- EXERCISE DIRECTIONS:
Reproduce the commentary on Othello below, starting at "What a full" and ending at "Desdemona for himself.", and switch "the Moor" to "Othello" throughout.

*** Opening SOURCE EXTRACT ***

The fourth of these wars was fought from 1570 to 1573. This was after Cynthius had written the tale Shakespeare used as model. It took place in Shakespeare's boyhood, however, and it may possibly have been in his mind as he wrote.

 
… his Moorship's ancient Still referring to Cassio, Iago says, bitterly:
He, in good time, must his lieutenant be,
And I-God bless the mark!-his Moorship's ancient.
 

—Act I, scene i, lines 29-30

Clearly now we are talking about Othello, the Moor of Venice, and Iago's scorn is seen in the twisting of "Worship" into "Moorship." An "ancient" is what we now call an "ensign" (see page II-398), a lesser position than that of lieutenant even in our own navy. We can be sure Iago is not the man to take this lying down.

 
… the thick-lips…
 

Roderigo comments discontentedly upon how everything seems to be going well for the Moor:

 
What a full fortune does the thick-lips owe [possess] //
he can carry't thus!
 

—Act I, scene i, lines 63-64

As we are soon to find out, what is bothering Roderigo is that the Moor is doing very well in his courtship of Desdemona, the lovely daughter of Brabantio, one of Venice's most powerful and wealthy senators. Roderigo would like to have Desdemona for himself.

*** Closing SOURCE EXTRACT ***
*** Opening DATASET EXCERPT ***

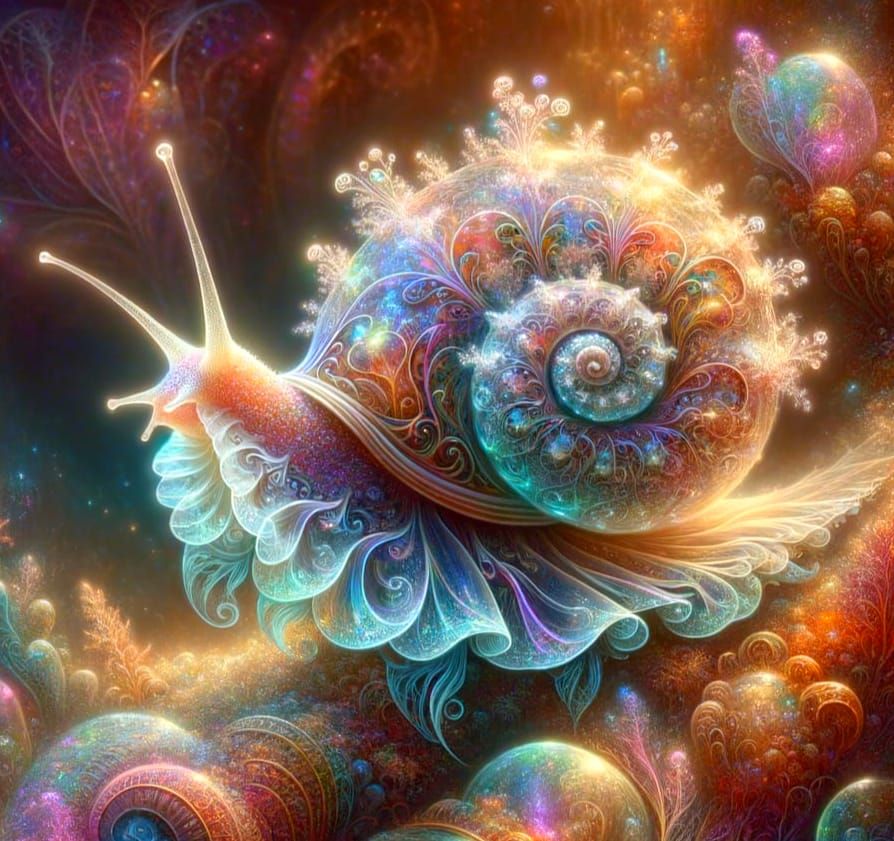 Bioluminescent Sea Snail in Watercolor Filigree Style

*** Closing DATASET EXCERPT ***

- TASK SOLUTION:
What a full fortune does the thick-lips owe [possess] //
he can carry't thus!
 

—Act I, scene i, lines 63-64

As we are soon to find out, what is bothering Roderigo is that Othello is doing very well in his courtship of Desdemona, the lovely daughter of Brabantio, one of Venice's most powerful and wealthy senators. Roderigo would like to have Desdemona for himself.